Come si sa, in Italia, l'azione di gruppi di pressione e di interesse si declina più come fattore corporativo e "para-mafioso", piuttosto che come un insostituibile e addirittura costitutivo procedimento proprio di regimi democratici, che molto ha a che fare con la tutela di legittimi interessi e la realizzazione di un reale decentramento democratico. L'azione di lobbying, intesa non solo come forma di autotutela, ma come fattore propulsivo di miglioramento delle dinamiche sociali che la investono, viene favorita, in generale, dal decentramento del potere, dall'assunzione di procedure volte alla trasparenza, all'efficienza e alla responsabilità. Tutto ciò di cui le donne nel loro rapporto con la società italiana hanno un forte bisogno. Tutto ciò di cui la società italiana nel suo rapporto con le donne ha bisogno.
L'azione del "gruppo di pressione" può essere in grado di tradurre lo stesso orientamento al mainstreaming, che rappresenta una ormai consolidata prassi europea, che prevede che tutta la società concorra alla parità di genere, sancendo così il definitivo tramonto delle sia pur necessarie, ma sorpassate politiche di genere ispirate al protezionismo, come quelle relative alle quote. Il lobbismo dunque, fondato com'è sulla comunicazione e sulla trasparenza, potrebbe favorire il decisivo passaggio da un'azione rivolta ALLE donne - a cui anche il mainstreaming è parzialmente ispirato -ad un'azione DELLE donne, della quale esse potrebbero essere totalmente e assolutamente protagoniste, secondo una modalità che le metterebbe in relazione, da attrici appunto, con la società intera.

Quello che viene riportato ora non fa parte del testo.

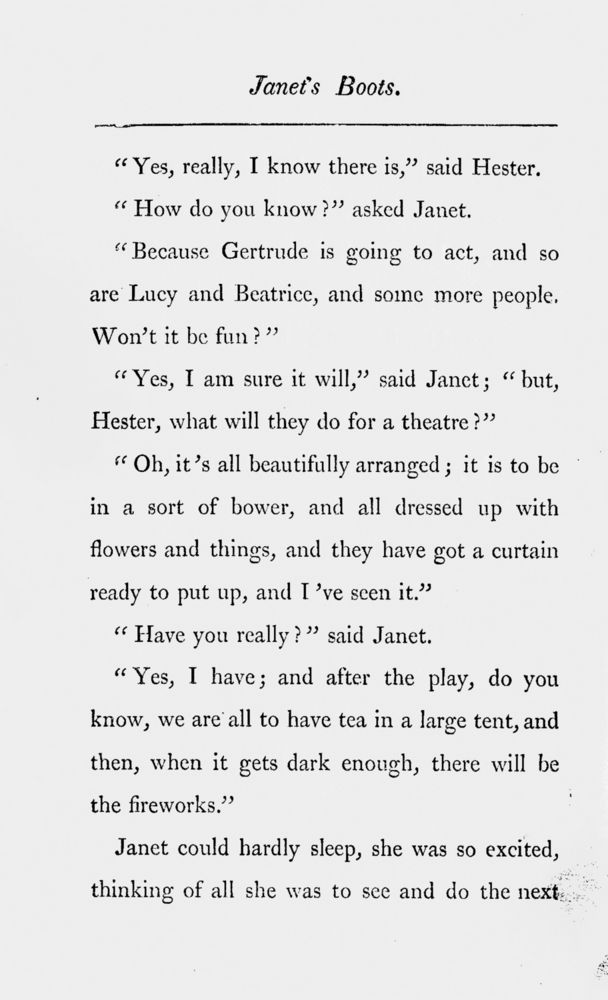 Janet's Boots.

"Yes, really, I know there is," said Hester.

"How do you know?" asked Janet.

"Because Gertrude is going to act, and so are Lucy and Beatrice, and some more people. Won't it be fun?"

"Yes, I am sure it will," said Janet; "but, Hester, what will they do for a theatre?"

"Oh, it's all beautifully arranged; it is to be in a sort of bower, and all dressed up with flowers and things, and they have got a curtain ready to put up, and I've seen it."

"Have you really?" said Janet.

"Yes, I have; and after the play, do you know, we are all to have tea in a large tent, and then, when it gets dark enough, there will be the fireworks."

Janet could hardly sleep, she was so excited, thinking of all she was to see and do the next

Dunque, il problema è propriamente culturale, perché una sana attività di lobbying, come quella di fundraising, ad esempio, si oppone al moralismo e al giustizialismo in egual misura, ponendo le condizioni anche per un ampliamento della sfera politica e pubblica. Le donne possono efficacemente diventare protagoniste di questo rinnovamento di cui tutti potrebbero giovarsi, a patto che abbandonino definitivamente le abitudini della politicuccia truffaldina ed egoistica a cui troppo spesso ancora oggi si ispirano.